Fig. 10. Renart pèlerin, détail
Cette dernière illustration semble ainsi nous éloigner des péripéties et de la fin du « Jugement de Renart » : elle interrompt le récit. Elle paraît aussi nous conduire vers « Le Pèlerinage de Renart ». Dans cette branche, la huitième de l’édition de J. Dufournet, le goupil, vieilli, part en pèlerinage pour Rome où il souhaite être pardonné de ses péchés. Il revêt les attributs traditionnels du pèlerin, la besace et bourdon, comme dans la marge du manuscrit D :
Escrepe et bordon prend, si muet ;
Si est entrés en son chemin.
Molt resemble bien pelerin
Et bien li sist l’escrepe au col (v. 166-169) [11].
Le dessin nous invite encore, par cette ouverture finale, à repenser à un autre pèlerinage. À la fin du « Jambon enlevé » (branche V), le goupil parvient à échapper à la violence d’Isengrin en lui demandant congé :
Biaux oncles douz, je vous requier
Congié de saint Jaque requerre,
Pelerin serai par la terre (v. 142-144) [12].

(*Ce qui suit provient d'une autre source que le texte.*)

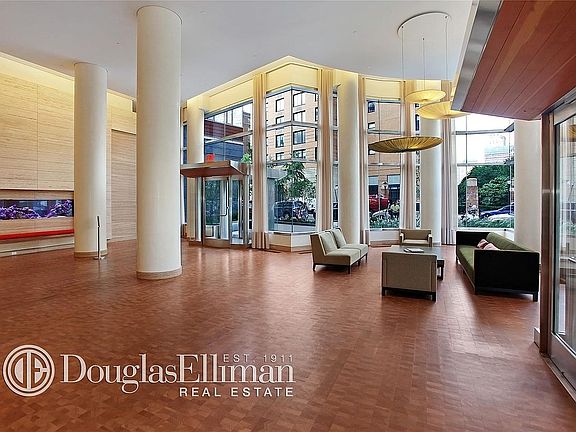 5th image of 70 Little St W #20F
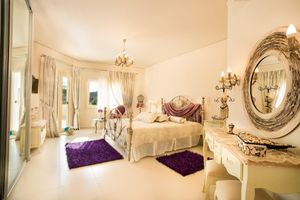 Alquiler Vacacional - Magical Cretan Diamond 
in swimming pool near spectacular waterparks golf tennis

La marge clôt « Le Jugement de Renart » sur la fuite du goupil ; majestueusement dressé sur son destrier, le goupil est en marche : Et Renars se met a la voie [13], lancé vers d’autres aventures. La marge ouvre aussi le récit à d’infinies continuations, qui ne sont pas forcément celles du texte. Elle suggère une nouvelle arborescence, comme il s’en trouve bien d’autres dans le Roman qui repose essentiellement sur la multiplication des aventures du personnage central et sur des relances d’écriture. Si les images reprennent de façon presque citationnelle le texte, si elles en reproduisent la mécanique, c’est donc pour le régénérer et amorcer de nouveau un processus de création. Les marges obéissent au principe de répétition et de variation, très fréquent dans le texte renardien qui se plaît lui-même à répéter, en les modifiant légèrement, de nombreux motifs (par exemple le jugement [14]) ou certaines ruses du goupil (comme la feinte de mort [15]).
Renart et la marge
Enfin, dans le dernier dessin marginal, la posture dominante de Renart permet d’illustrer les dimensions parodique et contestataire du Roman de Renart. Comme pour matérialiser alors le lien entre texte et image, le dessin semble jouer avec le nom propre Renart dans le texte : l’oreille du goupil rejoint le trait qui barre l’un des jambages du « R », signalant ainsi qu’il s’agit d’une abréviation (fig. 10). L’animalité du renard parfaitement marquée par son fin museau, ses petites oreilles et ses pattes ressort sous le déguisement : cette double postulation animale et humaine instaure dans l’image une dimension burlesque et carnavalesque. Renart monte, comme un chevalier, un destrier ; il porte, comme un pèlerin, la gourde et le bourdon. Le dessin constitue ainsi une parodie des univers épique et religieux régulièrement tournés en dérision dans le Roman de Renart : la posture dénonce un stéréotype (le lien intime qui existe entre le chevalier et son cheval de bataille) et une coutume : le départ en pèlerinage qui, dans certains cas, est un substitut non sanglant accordé par le roi pour éviter la peine de mort à un chevalier. Le style bas bestourne [16] les codes de la chanson de geste, instaure un discours en marge des récits plus officiels ; les dessins marginaux, par la place qu’ils occupent, renforcent cette dimension critique du Roman de Renart.